_Prompt 1_.
Answer each question from the poetry blog below.
(a) Which poet does the text credit with the poem "Transformations"?
(b) In "The Silver River," who cooked his meals and managed the money?
(c) In "Writer's Block," what grins?

_Selected excerpt_.

Thursday, October 29, 2015

A familiar state


Writer’s Block
 

Nothing lands on this plain,
nothing moves
but its seeping emptiness.
 

Goggled pilot
high above
this snow-gagged wilderness,
 

loop or spin,
I leave no shadow;
the paper grins.

Sunday, October 25, 2015

At one with nature


The reliance of humans on nature has suffered from the rise of modern religion. The disappearance of deities of the earth and our own elevation into the realms of being made in God’s image has stunted our regard for the rest of nature; nature in the service of man has blinded us to our reliance on it. Ancient societies (and not so ancient, but always disdained for their ‘backwardness’) understood the interdependence very well. Our global and daily desecration of the environment would have been seen as criminal under a different belief system. This poem by Thomas Hardy catches our oneness with nature very well. 

Transformations 
 

Portion of this yew
Is a man my grandsire knew,
Bosomed here at its foot:
This branch may be his wife,
A ruddy human life
Now turned to a green shoot.
 

These grasses must be made
Of her who often prayed,
Last century, for repose;
And the fair girl long ago
Whom I often tried to know
May be entering this rose.
 

So, they are not underground,
But as nerves and veins abound
In the growths of upper air,
And they feel the sun and rain,
And the energy again
That made them what they were!

 

Wednesday, October 21, 2015

The Silver River


 
 Jacket, shirt and shoes,
 his socks and trousers
neat on the bank;
 a small crowd watching from the bridge.  

silver river running  

 He was coming from a game of cards, late,
 the winnings in his pocket.
 There had been a woman,
 they had visited the priest.  

silver river running  

 But that’s long ago now.
 He worked the farm;
 a good worker, his neighbours said,
 always busy with the tractor. 

silver river running 

 He lived with his mother,
 who cooked his meals and managed the money.
 Now she was a great farming woman,
 everyone agreed. 

silver river running 

I have a photograph of him holding a child,
he didn’t look comfortable;
he sat for a while in the garden
but didn’t stay long. 

silver river running

 

Saturday, October 17, 2015

A carefree lazy time




Summer Orchard Evening

 

On an evening

when apple was eating the worm,

tree grating the sun

with some clouds, dusty birds;

the green cloth

was spread to the orchard wall.

 

I watched bees collecting post

while cat was a tea cosy

with dozey trip-wire eyes.

Suddenly dog alarm in the hedge

comes bursting from the undergrowth:

big game hunter

and cat gone steeplejack.

 

Then dog winks

and we stretch out,

and I go back to being a microscope

eyeball deep in daisies.

_Prompt 2_. State how many lines of the records contain the string "Zināšanu". Case counts. Give only the number.

_Supplied entries_.
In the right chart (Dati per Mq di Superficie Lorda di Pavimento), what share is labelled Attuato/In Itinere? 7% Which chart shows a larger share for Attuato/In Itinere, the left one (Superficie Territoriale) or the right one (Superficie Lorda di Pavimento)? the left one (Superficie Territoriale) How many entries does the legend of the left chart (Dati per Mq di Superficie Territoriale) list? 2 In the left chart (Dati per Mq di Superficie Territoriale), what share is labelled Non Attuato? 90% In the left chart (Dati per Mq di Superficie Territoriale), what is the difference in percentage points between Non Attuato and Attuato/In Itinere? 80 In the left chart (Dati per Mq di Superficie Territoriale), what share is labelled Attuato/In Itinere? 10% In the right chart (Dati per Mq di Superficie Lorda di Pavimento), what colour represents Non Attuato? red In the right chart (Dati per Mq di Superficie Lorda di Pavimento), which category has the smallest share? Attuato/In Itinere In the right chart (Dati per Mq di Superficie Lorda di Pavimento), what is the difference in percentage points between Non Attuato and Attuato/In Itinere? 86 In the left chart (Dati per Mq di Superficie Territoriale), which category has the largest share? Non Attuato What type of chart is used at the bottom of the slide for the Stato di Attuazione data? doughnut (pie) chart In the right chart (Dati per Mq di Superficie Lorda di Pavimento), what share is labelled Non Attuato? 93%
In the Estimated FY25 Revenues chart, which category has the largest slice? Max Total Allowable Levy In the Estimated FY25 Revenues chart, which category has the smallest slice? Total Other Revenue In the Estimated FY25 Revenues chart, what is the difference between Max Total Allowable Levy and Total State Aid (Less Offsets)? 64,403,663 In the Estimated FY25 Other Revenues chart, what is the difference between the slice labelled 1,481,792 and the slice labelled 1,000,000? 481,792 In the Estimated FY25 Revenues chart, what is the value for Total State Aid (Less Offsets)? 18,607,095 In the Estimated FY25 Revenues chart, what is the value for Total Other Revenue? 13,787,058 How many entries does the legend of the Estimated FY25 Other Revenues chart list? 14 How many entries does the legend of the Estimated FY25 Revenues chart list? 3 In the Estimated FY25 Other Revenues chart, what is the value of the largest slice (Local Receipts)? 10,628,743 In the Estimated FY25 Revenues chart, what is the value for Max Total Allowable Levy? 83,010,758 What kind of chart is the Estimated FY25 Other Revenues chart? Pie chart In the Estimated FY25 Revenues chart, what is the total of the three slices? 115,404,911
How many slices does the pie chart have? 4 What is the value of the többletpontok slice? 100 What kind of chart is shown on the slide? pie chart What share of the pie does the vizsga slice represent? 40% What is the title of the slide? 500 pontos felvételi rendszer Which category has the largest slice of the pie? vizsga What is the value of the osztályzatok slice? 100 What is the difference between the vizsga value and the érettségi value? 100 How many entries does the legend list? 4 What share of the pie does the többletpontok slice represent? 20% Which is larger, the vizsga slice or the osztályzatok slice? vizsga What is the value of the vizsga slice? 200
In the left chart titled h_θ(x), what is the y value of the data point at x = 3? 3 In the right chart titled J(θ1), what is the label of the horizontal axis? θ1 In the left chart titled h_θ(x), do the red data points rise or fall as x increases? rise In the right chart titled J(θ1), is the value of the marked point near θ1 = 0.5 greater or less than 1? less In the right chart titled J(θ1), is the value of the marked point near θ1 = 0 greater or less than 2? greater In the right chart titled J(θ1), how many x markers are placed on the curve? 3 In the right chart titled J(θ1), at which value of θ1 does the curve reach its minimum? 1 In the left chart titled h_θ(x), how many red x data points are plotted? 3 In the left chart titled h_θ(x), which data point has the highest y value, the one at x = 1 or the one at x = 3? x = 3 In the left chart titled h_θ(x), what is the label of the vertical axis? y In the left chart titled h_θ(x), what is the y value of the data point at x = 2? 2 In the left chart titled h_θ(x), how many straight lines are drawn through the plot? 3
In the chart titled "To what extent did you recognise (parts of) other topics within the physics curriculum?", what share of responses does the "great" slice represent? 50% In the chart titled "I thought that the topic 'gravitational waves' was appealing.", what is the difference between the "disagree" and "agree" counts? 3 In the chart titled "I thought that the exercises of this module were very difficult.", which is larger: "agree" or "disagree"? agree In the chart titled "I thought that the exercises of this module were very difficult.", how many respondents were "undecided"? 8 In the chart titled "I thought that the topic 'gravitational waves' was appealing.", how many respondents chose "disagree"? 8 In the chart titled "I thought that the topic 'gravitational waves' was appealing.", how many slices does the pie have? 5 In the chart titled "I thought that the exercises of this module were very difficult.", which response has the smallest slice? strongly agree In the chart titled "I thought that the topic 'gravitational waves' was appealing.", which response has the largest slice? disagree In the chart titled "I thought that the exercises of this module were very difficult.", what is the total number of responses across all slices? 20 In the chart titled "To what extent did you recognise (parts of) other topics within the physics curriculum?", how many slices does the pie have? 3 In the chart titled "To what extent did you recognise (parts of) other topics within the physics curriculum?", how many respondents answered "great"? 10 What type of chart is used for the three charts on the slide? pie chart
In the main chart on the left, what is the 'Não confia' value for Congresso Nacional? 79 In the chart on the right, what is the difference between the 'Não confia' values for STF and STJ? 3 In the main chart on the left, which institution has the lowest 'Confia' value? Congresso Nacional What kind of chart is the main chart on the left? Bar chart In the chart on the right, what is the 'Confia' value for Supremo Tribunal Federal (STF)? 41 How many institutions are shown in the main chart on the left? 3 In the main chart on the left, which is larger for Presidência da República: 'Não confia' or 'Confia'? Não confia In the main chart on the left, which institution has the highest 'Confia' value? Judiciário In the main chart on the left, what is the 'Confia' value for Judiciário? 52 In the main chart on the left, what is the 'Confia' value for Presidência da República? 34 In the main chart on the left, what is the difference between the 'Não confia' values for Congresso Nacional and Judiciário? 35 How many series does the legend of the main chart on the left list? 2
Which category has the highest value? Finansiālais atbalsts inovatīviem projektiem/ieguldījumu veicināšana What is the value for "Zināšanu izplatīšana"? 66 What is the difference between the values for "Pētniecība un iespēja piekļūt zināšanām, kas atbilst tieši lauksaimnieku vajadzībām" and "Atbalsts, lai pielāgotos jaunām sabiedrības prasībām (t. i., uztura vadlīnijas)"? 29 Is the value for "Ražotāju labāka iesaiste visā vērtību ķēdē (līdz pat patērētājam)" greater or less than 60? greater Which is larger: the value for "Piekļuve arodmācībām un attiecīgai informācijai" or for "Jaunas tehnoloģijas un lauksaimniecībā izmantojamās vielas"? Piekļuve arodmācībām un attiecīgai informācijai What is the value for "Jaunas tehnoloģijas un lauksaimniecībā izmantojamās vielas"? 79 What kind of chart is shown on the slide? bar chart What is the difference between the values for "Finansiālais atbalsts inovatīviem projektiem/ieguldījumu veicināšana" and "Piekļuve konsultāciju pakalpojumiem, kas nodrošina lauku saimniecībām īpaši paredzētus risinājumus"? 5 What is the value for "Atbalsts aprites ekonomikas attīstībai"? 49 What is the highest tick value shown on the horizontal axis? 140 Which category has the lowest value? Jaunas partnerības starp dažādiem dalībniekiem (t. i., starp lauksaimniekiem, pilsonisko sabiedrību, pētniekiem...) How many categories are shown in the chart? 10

_Output 1_.
(a) Thomas Hardy
(b) His mother
(c) The paper

_Output 2_. 1